Learn R Programming

gsdensity: Density-based Gene Set Evaluation

Introduction

Investigation of gene sets among cell populations is a common step in single-cell transcriptomic studies. Several hurdles do exist in this approach, such as:

  1. the noise/sparsity of the detected transcripts per cell;
  2. the uncertainty/bias in clustering and annotation; and
  3. the necessity of manual annotation (for factorization/pattern approaches).

Here, we present 'gsdensity', a computational tool dedicated for 'pathway centric' analysis of single-cell data. Given a gene set and a cell-by-gene matrix, we want to ask: is this gene set somehow enriched by a subpopulation of the cells? If so, can we fetch the cells for downstream analysis?

The motivation is that in many cases, to analyze single cell data, there is not a standard way of finding out which cell population is the most 'interesting' and worth a deeper analysis. However, scientists of the very field always have insights regarding 'it will be interesting to look at this pathway in the data'. This is especially true when clustering and annotation is non-trivial for the dataset.

The core idea of gsdensity is that we use multiple correspondence analsysis (MCA) to co-embed cells and genes (thanks to the CelliD package) and then investigate the 'density' of the gene sets of interest in the MCA space.
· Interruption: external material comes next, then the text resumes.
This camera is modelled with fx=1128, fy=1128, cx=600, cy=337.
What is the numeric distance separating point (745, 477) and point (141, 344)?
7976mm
The position of each gene in the MCA space reflects the relationship between that gene and cells and other genes. Thus, when a gene set shows a very different 'density' in the MCA space compared with the background, it indicates that there does exist some 'affinity' between the gene set and some cell subpopulation. We can then fetch the most relevant cells for a gene set using the label propagation algorithm since the genes and cells can be placed in the same graph (nearest neighbor graph built with the MCA space), with the genes in the gene set being 'seeds'. Thus, gsdensity is not affected by any of the three hurdles brought up above:

  1. The co-embedding of cells and genes will alleviate of the sparsity of single-cell data
  2. This gsdensity method does not require any clustering information; however, when clustering/annotation is available, we can find highly specific gene sets for a cluster of interest (please check tutorials)
  3. We can use well-annotated gene sets directly as the input; there is no need for manual annotation of patterns.

Installation

Have been tested for windows and linux systems with no problem. Running on a linux server (with parallel computing) is strongly recommended when there are many gene sets to be tested.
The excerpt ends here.